* [GOAL OF THE EXERCISE] Repeat every entry word for word, but leave the images out of your copy.

[Spatial question records]
○ ○ ○ ○ ○

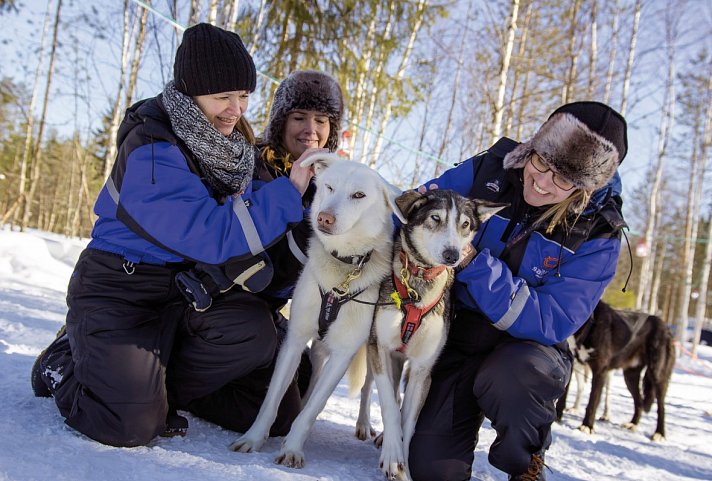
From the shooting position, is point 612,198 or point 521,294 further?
point 612,198

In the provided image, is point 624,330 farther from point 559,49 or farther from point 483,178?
point 559,49

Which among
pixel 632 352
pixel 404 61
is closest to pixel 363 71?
pixel 404 61

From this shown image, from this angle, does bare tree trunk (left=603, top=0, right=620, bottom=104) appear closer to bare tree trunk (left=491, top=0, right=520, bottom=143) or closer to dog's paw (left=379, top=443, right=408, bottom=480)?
bare tree trunk (left=491, top=0, right=520, bottom=143)

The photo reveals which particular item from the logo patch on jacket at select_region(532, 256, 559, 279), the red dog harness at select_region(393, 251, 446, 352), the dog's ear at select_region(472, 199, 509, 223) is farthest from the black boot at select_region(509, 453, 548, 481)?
the dog's ear at select_region(472, 199, 509, 223)

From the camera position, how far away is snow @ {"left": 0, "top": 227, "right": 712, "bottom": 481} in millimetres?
1681

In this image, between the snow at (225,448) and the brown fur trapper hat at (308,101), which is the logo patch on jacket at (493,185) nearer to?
the brown fur trapper hat at (308,101)

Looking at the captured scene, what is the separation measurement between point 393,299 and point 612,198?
1216 mm

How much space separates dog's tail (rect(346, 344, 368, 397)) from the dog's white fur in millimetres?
264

○ ○ ○ ○ ○

* [SOLUTION BELOW]
From the shooting position, is point 612,198 or point 521,294 further?
point 612,198

In the provided image, is point 624,330 farther from point 559,49 or farther from point 483,178?
point 559,49

Which among
pixel 632 352
pixel 404 61
is closest to pixel 363 71?
pixel 404 61

From this shown image, from this angle, does bare tree trunk (left=603, top=0, right=620, bottom=104) appear closer to bare tree trunk (left=491, top=0, right=520, bottom=143) or closer to dog's paw (left=379, top=443, right=408, bottom=480)?
bare tree trunk (left=491, top=0, right=520, bottom=143)

The photo reveals which particular item from the logo patch on jacket at select_region(532, 256, 559, 279), the red dog harness at select_region(393, 251, 446, 352), the dog's ear at select_region(472, 199, 509, 223) is farthest from the black boot at select_region(509, 453, 548, 481)?
the dog's ear at select_region(472, 199, 509, 223)

From the camera position, how far away is snow @ {"left": 0, "top": 227, "right": 712, "bottom": 481} in millimetres?
1681

In this image, between the snow at (225,448) and the brown fur trapper hat at (308,101), which is the logo patch on jacket at (493,185) nearer to?
the brown fur trapper hat at (308,101)

Looking at the captured scene, what is the separation measurement between point 393,299 and point 612,198?
1216 mm

How much space separates dog's tail (rect(346, 344, 368, 397)) from the dog's white fur in millimetres?
264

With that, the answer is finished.